El Roblón



Es más grande incluso que un Ojáncano. El nacimiento del Roblón es muy curioso... Según cuentan los ancianos era un roble normal y corriente, aunque viejo, que tenía un enorme hueco en el tronco. Una tarde de tormenta se cobijó en el hueco de su tronco una bellísima muchacha. Empapada y aterida como estaba se apretó contra las paredes del hueco y el árbol, ante la tibieza de aquél cuerpo y el aliento de aquella boca sonrosada, sintió como la savia le corría más rápido por el tronco hasta que acabó estrechando a la mocita en un abrazo mortal. El árbol absorbió la sustancia y los humores de aquel joven cuerpo y aquella nueva savia hizo crecer desmesuradamente al roble, cuyas raíces se extendieron por los alrededores robando a los árboles y arbustos cercanos, no sólo su agua y alimento sino también su savia.


De este modo el Roblón acabó teniendo un aspecto extrañísimo. Su larga cabellera era de hierba casi seca, que caía en grandes mechones desde sus ramas más altas. La frente, ancha y rugosa era de haya. La nariz era una rama de encina, las barbas eran un bosque de matas de brezo, debajo de la cabeza le salían dos troncos de abedul que eran los brazos, con multitud de ramas como dedos. Y las piernas robustas y nervudas, eran fresnos de todos los tamaños. De roble sólo le quedaban las mandíbulas y el corazón.
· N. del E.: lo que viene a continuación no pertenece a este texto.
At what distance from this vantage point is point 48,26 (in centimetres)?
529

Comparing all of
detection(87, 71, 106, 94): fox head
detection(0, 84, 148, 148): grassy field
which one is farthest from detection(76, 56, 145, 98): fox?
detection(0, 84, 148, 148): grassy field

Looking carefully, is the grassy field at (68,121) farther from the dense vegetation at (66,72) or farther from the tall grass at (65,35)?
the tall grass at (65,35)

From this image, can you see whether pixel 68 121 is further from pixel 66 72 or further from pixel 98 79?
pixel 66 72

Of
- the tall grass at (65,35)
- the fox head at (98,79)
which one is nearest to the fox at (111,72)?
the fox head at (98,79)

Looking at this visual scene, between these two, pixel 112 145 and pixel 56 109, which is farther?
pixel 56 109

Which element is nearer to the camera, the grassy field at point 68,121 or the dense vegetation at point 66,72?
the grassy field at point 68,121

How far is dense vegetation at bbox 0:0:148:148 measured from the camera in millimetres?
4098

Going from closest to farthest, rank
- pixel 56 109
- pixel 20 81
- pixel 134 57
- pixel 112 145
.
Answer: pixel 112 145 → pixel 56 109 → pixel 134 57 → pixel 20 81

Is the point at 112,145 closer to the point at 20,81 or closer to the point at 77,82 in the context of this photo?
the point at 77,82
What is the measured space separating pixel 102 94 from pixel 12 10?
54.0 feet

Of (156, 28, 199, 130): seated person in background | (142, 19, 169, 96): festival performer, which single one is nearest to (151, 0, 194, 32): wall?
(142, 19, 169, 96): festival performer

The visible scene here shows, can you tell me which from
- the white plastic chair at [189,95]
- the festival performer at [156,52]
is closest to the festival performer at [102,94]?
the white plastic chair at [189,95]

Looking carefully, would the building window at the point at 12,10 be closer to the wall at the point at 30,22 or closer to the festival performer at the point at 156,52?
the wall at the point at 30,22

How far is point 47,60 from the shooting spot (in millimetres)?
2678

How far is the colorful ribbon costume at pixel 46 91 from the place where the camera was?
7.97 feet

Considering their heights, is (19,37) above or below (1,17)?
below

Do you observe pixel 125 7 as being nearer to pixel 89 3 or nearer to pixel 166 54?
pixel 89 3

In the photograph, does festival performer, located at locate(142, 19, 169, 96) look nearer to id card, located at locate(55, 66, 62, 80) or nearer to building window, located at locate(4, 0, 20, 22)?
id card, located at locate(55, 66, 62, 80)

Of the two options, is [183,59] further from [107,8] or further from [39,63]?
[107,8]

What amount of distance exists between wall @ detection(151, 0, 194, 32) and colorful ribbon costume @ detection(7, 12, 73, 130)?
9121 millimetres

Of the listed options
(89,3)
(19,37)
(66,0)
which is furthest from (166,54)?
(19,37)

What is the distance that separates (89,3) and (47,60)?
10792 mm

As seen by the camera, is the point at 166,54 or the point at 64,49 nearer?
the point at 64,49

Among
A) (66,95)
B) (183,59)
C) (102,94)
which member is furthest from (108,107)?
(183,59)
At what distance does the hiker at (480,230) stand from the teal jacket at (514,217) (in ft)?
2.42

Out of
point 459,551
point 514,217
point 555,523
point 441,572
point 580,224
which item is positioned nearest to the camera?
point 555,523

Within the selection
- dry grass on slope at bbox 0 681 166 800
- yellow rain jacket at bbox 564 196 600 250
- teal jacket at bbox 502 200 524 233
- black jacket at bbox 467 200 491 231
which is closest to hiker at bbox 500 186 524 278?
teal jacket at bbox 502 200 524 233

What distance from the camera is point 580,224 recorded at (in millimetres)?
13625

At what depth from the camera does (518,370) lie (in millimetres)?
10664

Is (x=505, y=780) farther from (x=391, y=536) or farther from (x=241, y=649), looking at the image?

En cuanto a los ojos, eran los de la muchachita, que, abrasados de dolor, aparecían envueltos por una mata de espino que llenaba totalmente las cuencas y ardía sin consumirse, de modo que , por la noche parecían dos lunas.

Después de esto el Roblón se empezó a mover, convirtiéndose en el azote de la Montaña. Sus pisadas hacían temblar los bosques, su respiración agitaba las ramas de los árboles y su sombra parecía la de una nube. Destrozaba todo lo que había a su paso, fueran cabañas, setos, paredes y, sobre todo, fuentes, a las que acudía a meter sus raíces para absorber por los pies todo el agua que podía.